MY FATHER, HIS DAUGHTER
by Yael Dayan
Farrar, Straus & Giroux;
289 pages; $17.95
< The Israeli Cyclops was victorious in the Six-Day War and died peacefully in bed. But before and between these terminals a tragedy unfolded, according to his daughter. Although the memoirs of Yael, 46, are cloaked in raiments of respect (“It was easy to admire him . . . he looked his best in uniform”), Moshe Dearest is remembered mostly for his inadequacies. He posed as a family man, but philandered compulsively (“His choice of bed partners was vulgar and in poor taste”) and complained about Yael’s boyfriends like a jealous lover. In the ’70s other, wider conflicts intervened. After Israel’s near catastrophe in the October War of 1973, the general was maligned by some of his own countrymen as “the architect of military cemeteries.” His 35-year marriage dissolved, he remarried, enjoyed a brief period of rehabilitation and happiness, but then, after great pain, succumbed to cancer in 1981. His coldly worded will left almost everything to his second wife. In death, Yael bitterly remarks, “he shrank to a size I refused to accept.” Perhaps. But this tense, embittered account has taken several more cubits from his stature.
MY FATHER AND I
by Camelia Sadat
Macmillan; 203 pages; $16.95
If Yael Dayan’s memoir is stained with blood, Camelia Sadat’s is soaked in tears. But the daughters are not as dissimilar as they seem. Camelia, 36, also plays out an Oedipal drama: when she is photographed with Egypt’s President, “gossip followed that Father was involved with an attractive young woman whom he intended to marry. I thought it a huge joke.” The joke was not always so funny. In this sad account, Sadat marries off his daughter when she is twelve, to a man 17 years her senior. When she later demands a divorce, her father grows glacially remote. Even when his emotionally distraught daughter attempts suicide, he sends an emissary to her bedside. Eventually, the young woman seeks fulfillment outside her native country, first in Europe, then in the U.S., where she and her daughter live today. In the final chapters she celebrates the statesman and martyr she knows better in death than in life. Yet it is as a man that her father remains most appealing, spending his Nobel Peace Prize money to benefit his birthplace (“The villagers even had color TV before I did in Cairo”) and promoting culture. “You made me cry the other day when I saw your film,” Sadat informs an actor. “You must do that again.”
IS SALAMI AND EGGS
BETTER THAN SEX?
, by Alan King and Mimi Sheraton
Little, Brown; 218 pages; $15.95
“I’m not a cuisine man,” Alan King tells us on page 180 of this book of anecdotes garnished with favorite recipes.

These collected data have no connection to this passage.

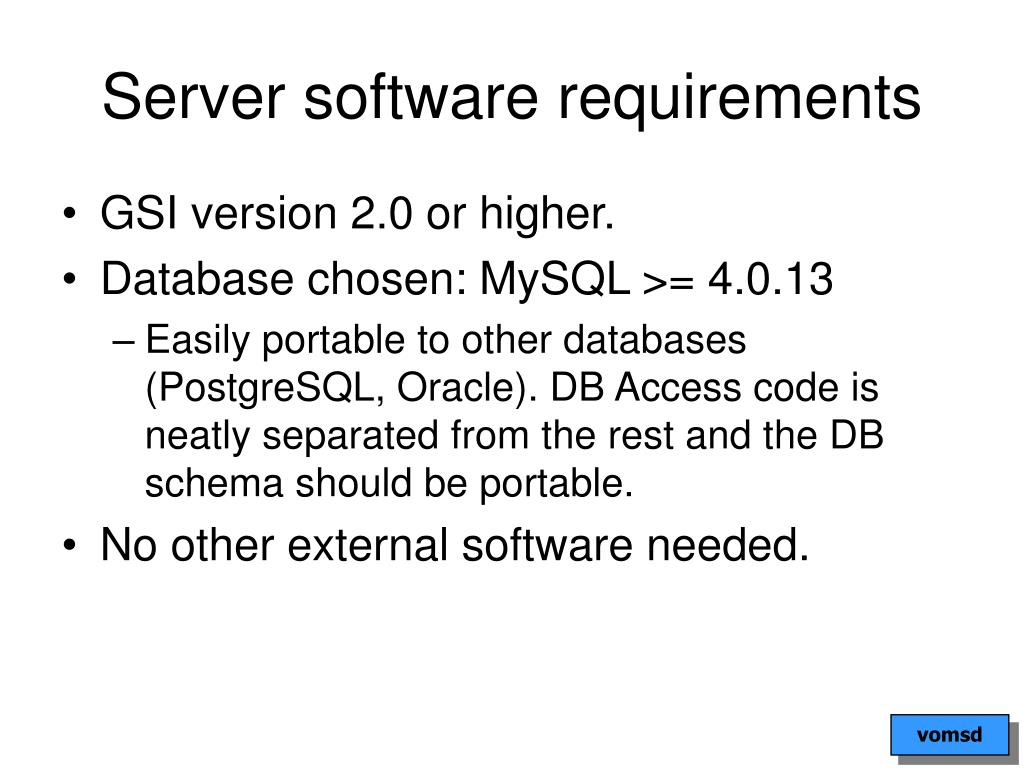 Server software requirements

• GSI version 2.0 or higher.
• Database chosen: MySQL >= 4.0.13
  – Easily portable to other databases (PostgreSQL, Oracle). DB Access code is neatly separated from the rest and the DB schema should be portable.
• No other external software needed.

vomsd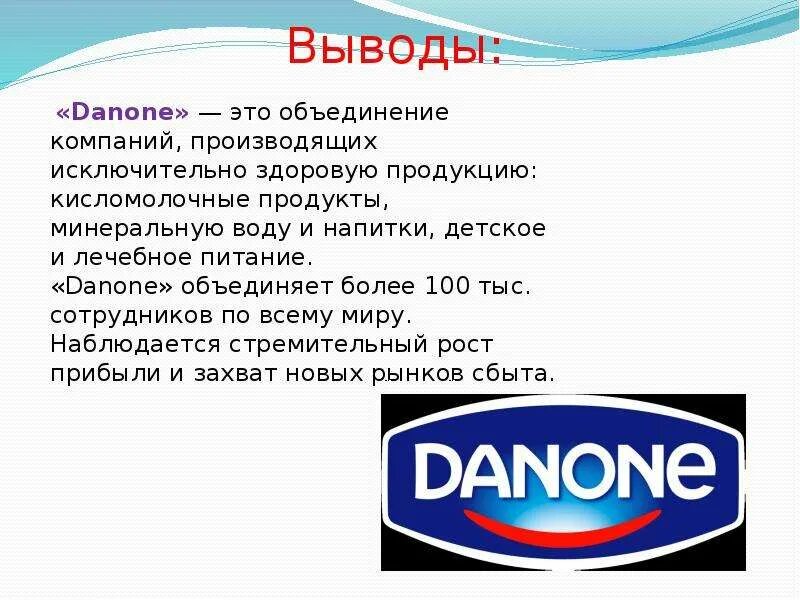 Выводы:

«Danone» — это объединение компаний, производящих исключительно здоровую продукцию: кисломолочные продукты, минеральную воду и напитки, детское и лечебное питание.
«Danone» объединяет более 100 тыс. сотрудников по всему миру.
Наблюдается стремительный рост прибыли и захват новых рынков сбыта.

DANONE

By that time his co-author, Food Critic and TIME Contributor Mimi Sheraton, has souffleed the fact a dozen amusing ways. The comedian-entrepreneur likes to be aggressively unpretentious. Celebrity Alan at the world’s best restaurants is still Irwin Alan Kniberg, the heartburn kid from Brooklyn. By turning heavy eating into light reading, King and Sheraton have produced an ideal talk-show book. The old Borscht Belter knows how to drop names and push his material to the limits of good taste, and a pot roast recipe juxtaposed with a story about an enema is really pushing it. But the pleasure King takes in good food, good company and his own stamina is undeniably authentic. Criticism, in his case, would be like complaining about the food and then saying that the portions are too small.
DEPTHS OF GLORY
by Irving Stone
Doubleday; 653 pages; $19.95
Irving Stone’s books include twelve biographical novels, among them Lust for Life (Vincent Van Gogh) and The Agony and the Ecstasy (Michelangelo). Depths of Glory takes on a lesser talent, French Impressionist Painter Camille Pissarro (1830-1903). There are no missing ears or monumental feats of ceiling painting here. Pissarro’s story is one of patient work and cultural politics in 19th century Paris. History is recycled as romantic narrative (“Julie knew that she was not the paramount love of Camille’s life. Painting was, and always would be”). Cliches, weightless characterizations and snippets of the past accumulate like dust balls under a couch. Young Pissarro breaks with his bourgeois origins by marrying a family servant. Struggle, poverty and rejection follow. Eventually, Pissarro and the other graying impressionists are rewarded, a triumph Stone celebrates with the artist “exhilarated by the knowledge that painting played a universal role in the life of the human being.” The banal passage is indicative of the irony that keeps this novel in the depths of glory. To tell his story of an avant- garde, Stone uses a hackneyed form.